Pope Francis Recalled Fondly His Childhood School, Praised ‘Catholic Culture’

The following comes from the Cardinal Newman Society:
In a 1990 letter written by the future Pope Francis and republished on ZENIT, then-Father Jorge Mario Bergoglio recalls fondly the “Catholic culture” that he experienced at age 13 in a Catholic school run by the Salesians.
Pope Francis writes that the Wilfrid Baron School of the Holy Angels in Ramos Mejia, Buenos Aires, prepared him “for life.”  He remembers the night that one of the Fathers discussed the importance of praying to the Blessed Virgin Mary to know his vocation.  After that, he never went to bed without praying.
The letter also recalls the night when one of the Fathers spoke to students about the death of his mother.  Afterward, Pope Francis thought of death as something “natural” and not to fear. 
The Holy Father writes that he grew in a love of purity and willingness to sacrifice, and he learned various hobbies and crafts. He was even instilled with a respect and love for the Pope!
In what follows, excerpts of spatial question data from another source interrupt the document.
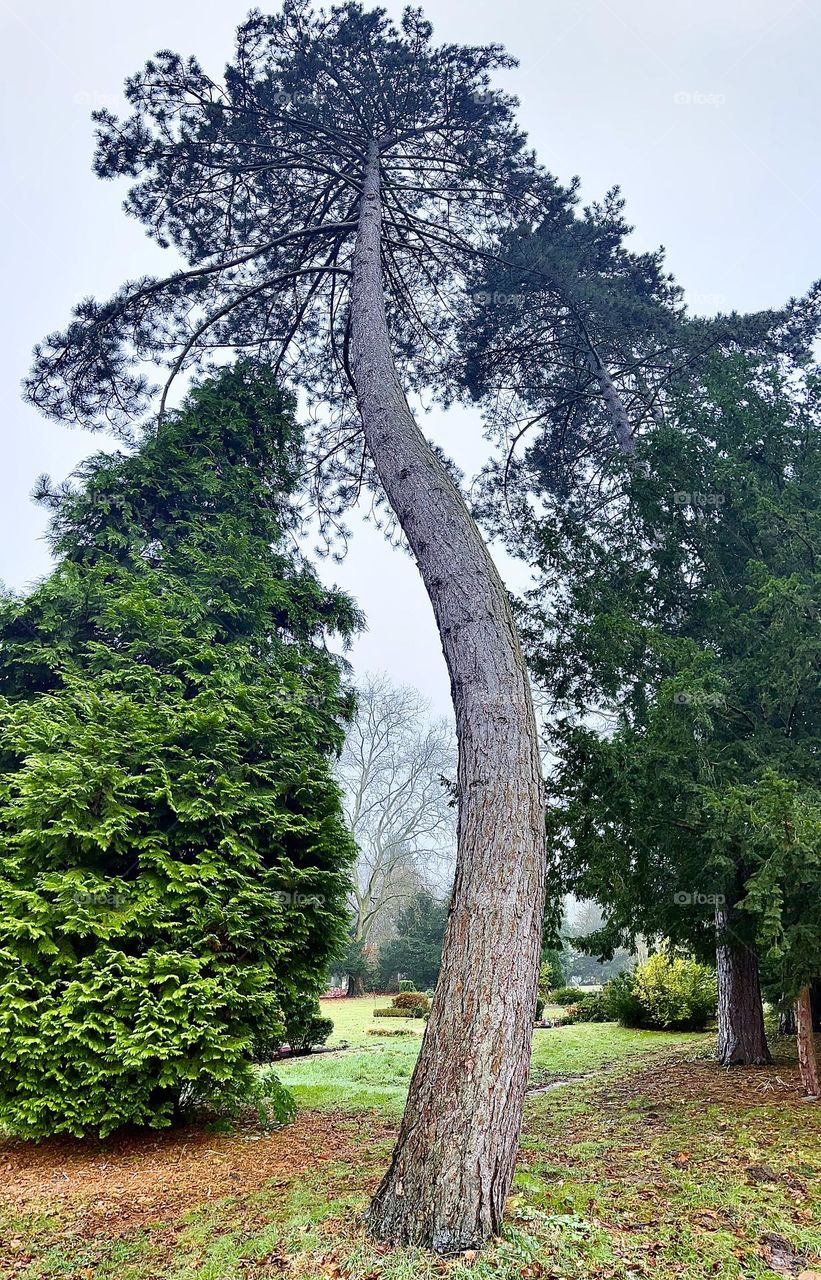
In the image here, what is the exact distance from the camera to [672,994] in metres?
10.3

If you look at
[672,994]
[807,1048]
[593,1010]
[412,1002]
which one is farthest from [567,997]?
[807,1048]

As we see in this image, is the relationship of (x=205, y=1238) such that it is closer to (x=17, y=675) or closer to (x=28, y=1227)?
(x=28, y=1227)

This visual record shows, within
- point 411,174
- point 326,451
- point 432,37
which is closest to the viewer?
point 432,37

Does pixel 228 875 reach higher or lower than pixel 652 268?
lower

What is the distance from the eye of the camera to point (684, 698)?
4309 mm

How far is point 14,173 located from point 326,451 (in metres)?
12.0

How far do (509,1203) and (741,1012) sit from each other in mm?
4961

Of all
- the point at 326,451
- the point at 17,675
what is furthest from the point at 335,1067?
the point at 326,451

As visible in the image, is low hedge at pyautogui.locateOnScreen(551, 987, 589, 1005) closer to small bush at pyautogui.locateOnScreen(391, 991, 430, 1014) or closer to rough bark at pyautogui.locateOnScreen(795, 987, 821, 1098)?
small bush at pyautogui.locateOnScreen(391, 991, 430, 1014)

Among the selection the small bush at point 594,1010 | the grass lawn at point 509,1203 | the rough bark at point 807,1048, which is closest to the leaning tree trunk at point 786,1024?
the grass lawn at point 509,1203

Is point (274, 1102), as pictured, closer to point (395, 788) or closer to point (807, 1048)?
point (807, 1048)

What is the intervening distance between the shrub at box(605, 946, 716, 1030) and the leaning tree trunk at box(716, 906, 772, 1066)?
3.57m

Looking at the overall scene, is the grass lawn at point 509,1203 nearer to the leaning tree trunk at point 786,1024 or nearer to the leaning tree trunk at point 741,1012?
the leaning tree trunk at point 741,1012

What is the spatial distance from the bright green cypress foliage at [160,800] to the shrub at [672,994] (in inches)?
305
Reflecting on what it was like to attend the school, Pope Francis describes its “Catholic culture”:
School life was a “whole.”  I was immersed in a way of life prepared so that there wouldn’t be time to be lazy.  The day passed as an arrow without time for one to be bored.  I felt myself submerged in a world that, although prepared “artificially” (with pedagogic resources), had nothing artificial about it.  The most natural thing was to go to Mass in the morning, as well as having breakfast, studying, going to lessons, playing during recreation, hearing the “Good night” of the Father Director.  Each one was made to live different assembled aspects of life, and this created a conscience in me: not only a moral conscience but a sort of human conscience (social, ludic, artistic,etc.).  Said differently: the School created, through the awakening of the conscience in the truth of things, a Catholic culture that was not a tall “bigoted” or “disoriented.”
Pope Francis attributes the “Catholic culture” of the school to the “faith” of the Salesians who ran the institution.  He said that they “believed in Jesus Christ” and had the “courage to ‘preach’: with the word, with their life, with their work.”
“Everything was done with a meaning,” the Holy Father writes.  “I learned there, almost unwittingly, to seek the meaning of things I learned to study in the School.  The hours of study, in silence, created a habit of concentration, of a quite strong control of dispersion.”
“Never (in so far as I remember) was a truth negotiated,” he continued.  “One could then play the rebel, the atheist… but imprinted deep down was the sense of sin: a truth that could not be thrown out, to make everything easier.”
Later on in life, Pope Francis heard that the Salesian Fathers were leaving some schools in the hands of the laity, partly because of a lack of vocations but also because the young Salesians were not attracted to teaching.  Pope Francis asked himself in response: “[W]hen a work languishes and loses its flavor and its capacity to leaven the dough, is it not rather because Jesus Christ has been substituted by other options: psychological, sociological, pastoral?”
Catholic schools today can create a “Catholic culture” similar to what Pope Francis experienced at age 13, he believes.  He writes: “[T]he Salesian cultural patrimony of 1949, this pedagogic patrimony, is capable of creating in its pupils a Catholic culture also in 1990, as it was able to create it in 1930.”